Student Engagement/Activity

  • Tell students that when people in our society feel like something is not fair, it is an opportunity to think of ways to make a change. Remind students that even they, as students, have the power to make changes by taking action and also by influencing others to take action. Discuss a few ways students could change the inequalities in New York schools.
  • Send students back to their seats to work in groups. Instruct each group to think of one action that can be taken for an inequity listed on the T-chart. (If necessary, assign each group one “inequity” from the T- Chart list to work on).

Share/ Report Out

  • Each group will share the action/next step suggested to address the inequity listed on the T-chart.

Applications/ Follow-up

  • For homework, students will share with an adult family member what they learned about the funding inequities in NYS schools. Student will then interview the family member by asking the following questions:
    What do you think about this? What would you do about this?

Students will write a piece on whether they agree or disagree with the thoughts they received from the family member. Students will have to explain why they think and/or feel this way in the writing piece.

Subject Areas:
Social Justice

Grade Levels:  3-5

About the teachers:

Megan Bender is a third grade teacher at PS 58 in Brooklyn, NY where she has been teaching for one year. She entered teaching in 2000 as a cohort one New York City Teaching Fellow. She taught third grade at PS 270 in District 13 for four years. In 2002, she received her Masters in Elementary Education from Brooklyn College. Megan continues to be involved with the New York City Teaching Fellows by selecting potential candidates for the program. Previous to this, she selected for the New York Urban Teachers. At PS 58 she serves on the School Leadership Team where she helps create a school wide Comprehensive Educational Plan. In her classroom, she implements the philosophies of the social curriculum, “Responsive Classroom.” This Massachusetts based curriculum is used to help students develop better interpersonal relationships in order to help everyone bloom socially and academically in the classroom.

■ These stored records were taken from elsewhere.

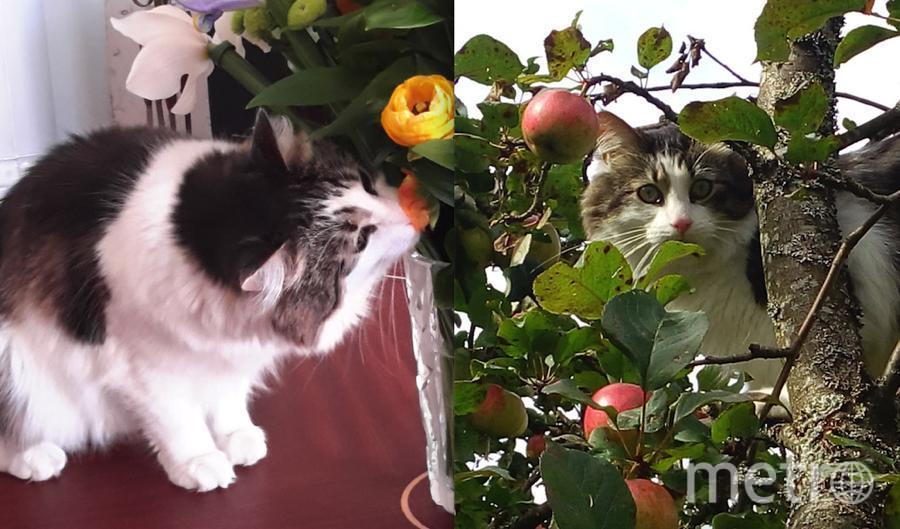 «От цветочков до ягодок 2 года!» Это наш любимый ТИШКА! Летом любит лазить по деревьям и как белка может прыгать с ветки на ветку. Валерий Александрович..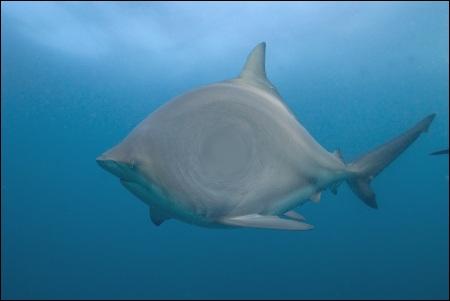 Des plaisanciers pourraient-ils admirer ce requin ?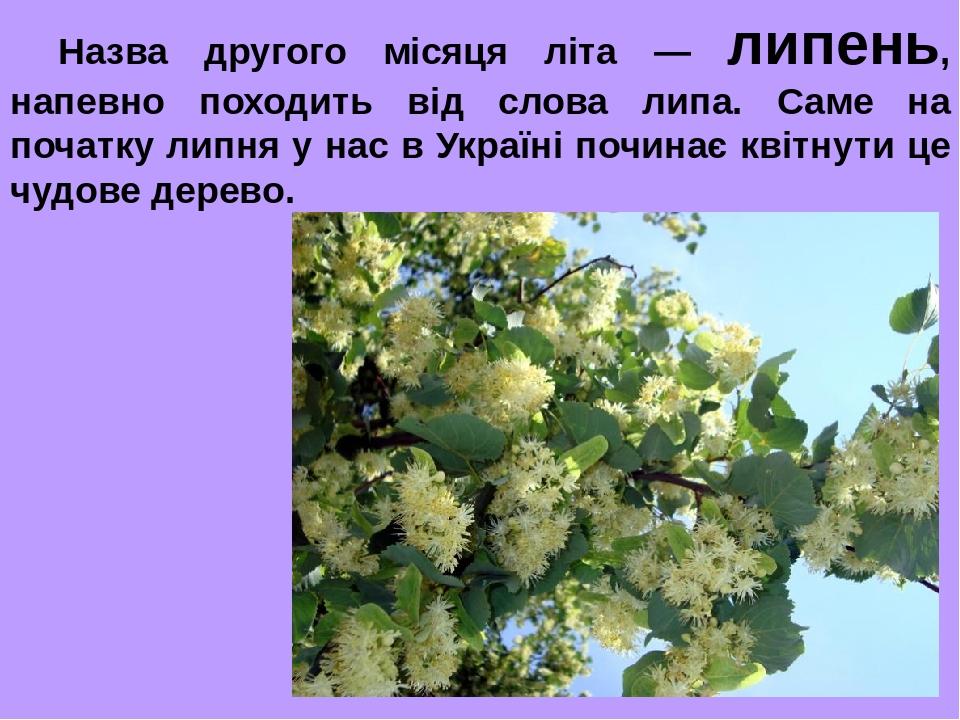 Назва другого місяця літа — липень, напевно походить від слова липа. Саме на початку липня у нас в Україні починає квітнути це чудове дерево.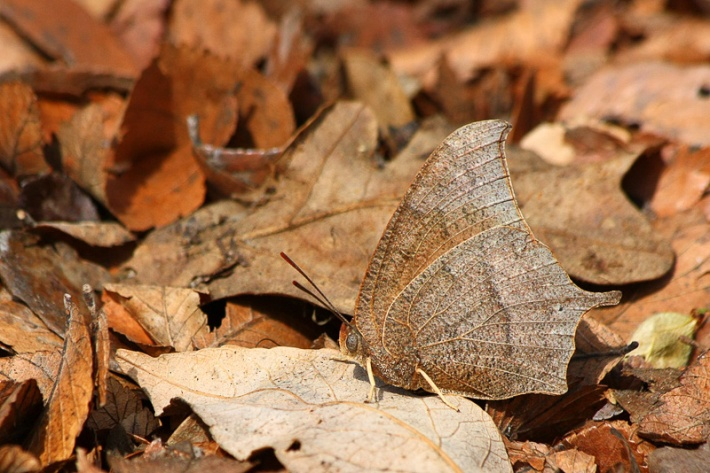 Goatweed Leafwing Camouflage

Sharon Chapman is a fourth year NYC Teaching Fellow. She has three years experience teaching second grade and currently teaches third grade at P.S. 136 in St. Albans, Queens. After 15 years in Corporate America with 13 years as a Human Resources Manager in several industries, she decided to fulfill her life long dream and became an educator. She holds a B.S. from the University of Massachusetts, an M.A. in Organizational Psychology from Teachers College, Columbia University and a M.S. in Education from Queens College.